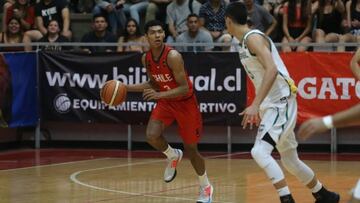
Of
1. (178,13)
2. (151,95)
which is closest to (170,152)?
(151,95)

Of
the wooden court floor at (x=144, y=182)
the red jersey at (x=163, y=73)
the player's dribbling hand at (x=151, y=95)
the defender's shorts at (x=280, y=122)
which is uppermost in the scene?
the red jersey at (x=163, y=73)

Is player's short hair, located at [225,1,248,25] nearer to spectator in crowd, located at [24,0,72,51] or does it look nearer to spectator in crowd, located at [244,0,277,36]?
spectator in crowd, located at [244,0,277,36]

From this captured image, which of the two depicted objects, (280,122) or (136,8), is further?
(136,8)

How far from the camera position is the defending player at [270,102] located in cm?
880

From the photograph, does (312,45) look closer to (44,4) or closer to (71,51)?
(71,51)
★ ★ ★ ★ ★ ★ ★
Copy every row above word for word, leaving out the pictures.

Task answer >>
Of
1. (178,13)
2. (151,95)
which is closest to (170,152)?
(151,95)

Of
the wooden court floor at (x=144, y=182)
the red jersey at (x=163, y=73)
the player's dribbling hand at (x=151, y=95)
the defender's shorts at (x=280, y=122)
which is uppermost in the scene?
the red jersey at (x=163, y=73)

Is player's short hair, located at [225,1,248,25] nearer to spectator in crowd, located at [24,0,72,51] or does it look nearer to spectator in crowd, located at [244,0,277,36]?
spectator in crowd, located at [244,0,277,36]

From this captured image, which of the two depicted objects, (280,122) or (136,8), is further?
(136,8)

How far from the camera position is the defending player at [270,102] located in cm?
880

From the photograph, does (312,45) look closer to (44,4) or closer to (71,51)?
(71,51)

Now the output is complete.